Highly configurable API with multiple LLM inference backends and persistent storage.
- Start-up
- Generation Playground
- Assistant Playground
- Semantic Search Playground
- Tuning Playground
- Architecture
# Install & activate
> uv sync && source .venv/bin/activate
# Download model
> python scripts/download_model.py transformers google/gemma-3-270m --output-dir ./models/gemma-3-270m
# start backend
> python main.py --config config.yaml
> cd frontend
> npm install
> npm run dev
Backend API: http://localhost:8000
| Docs: http://localhost:8000/docs
Frontend UI: http://localhost:5173
Development (config.development.yaml
):
database:
url: "sqlite+aiosqlite:///./data/conversations.db"
echo: true # SQL query logging
logging:
level: "DEBUG"
enable_console: true
enable_file: true
json_format: false
Production (config.production.yaml
):
database:
url: "${DATABASE_URL}"
echo: false
pool_size: 20
logging:
level: "INFO"
enable_console: false
enable_file: true
json_format: true
Backend | Best For | Features |
---|---|---|
Transformers | Research, wide compatibility | Quantization, GPU acceleration |
llama.cpp | CPU inference, low memory | GGUF format, hybrid CPU/GPU |
vLLM | Production, high throughput | PagedAttention, tensor parallel |
Ollama | Easy setup, model management | Built-in downloads, streaming |
- React UI (TypeScript, Vite, Tailwind CSS)

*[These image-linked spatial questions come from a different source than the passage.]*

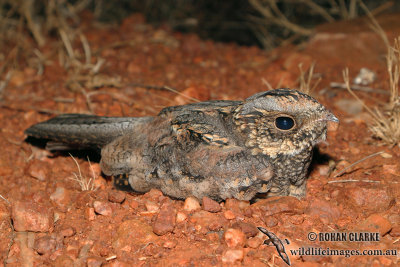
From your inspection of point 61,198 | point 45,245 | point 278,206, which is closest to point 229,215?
point 278,206

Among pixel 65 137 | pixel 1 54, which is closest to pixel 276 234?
pixel 65 137

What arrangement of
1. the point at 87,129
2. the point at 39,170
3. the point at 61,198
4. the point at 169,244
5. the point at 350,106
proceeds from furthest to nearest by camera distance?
1. the point at 350,106
2. the point at 39,170
3. the point at 87,129
4. the point at 61,198
5. the point at 169,244

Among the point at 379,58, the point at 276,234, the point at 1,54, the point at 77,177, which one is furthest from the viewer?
the point at 1,54

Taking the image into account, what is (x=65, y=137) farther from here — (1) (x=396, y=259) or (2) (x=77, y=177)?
(1) (x=396, y=259)

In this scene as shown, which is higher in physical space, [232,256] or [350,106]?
[232,256]

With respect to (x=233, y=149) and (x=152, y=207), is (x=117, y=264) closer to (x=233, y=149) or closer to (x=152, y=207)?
(x=152, y=207)

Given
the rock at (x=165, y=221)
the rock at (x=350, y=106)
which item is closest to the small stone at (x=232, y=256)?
the rock at (x=165, y=221)

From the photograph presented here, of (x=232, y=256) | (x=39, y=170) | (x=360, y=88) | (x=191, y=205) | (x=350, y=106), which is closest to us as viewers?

- Text Generation (Text completion interface)
- Continue and expand writing with AI assistance
# generation
curl -X POST http://localhost:8000/generate \
-d '{"prompt": "Hello", "parameters": {"temperature": 0.7}}'
# Stateless chat
curl -X POST http://localhost:8000/chat \
-d '{"messages": [{"role": "user", "content": "Hi"}]}'
- Real-time conversations with message history
- Session-based conversations (Persistent SQL database storage)
- Conversation Management (List, view, and delete conversation sessions)
# Start conversation
SESSION_ID=$(curl -X POST http://localhost:8000/conversations/start \
-H "Content-Type: application/json" \
-d '{"system_prompt": "You are helpful"}' | jq -r '.session_id')
# Send messages
curl -X POST http://localhost:8000/conversations/$SESSION_ID/message \
-H "Content-Type: application/json" \
-d '{"message": "Hello!", "parameters": {"max_tokens": 100}}'
# Get history
curl http://localhost:8000/conversations/$SESSION_ID
- Multiple Backends (Transformers, llama.cpp, vLLM, Ollama)
- Dual Modes (text completion + assistant chat)
- Logging (File rotation, JSON format, configurable levels)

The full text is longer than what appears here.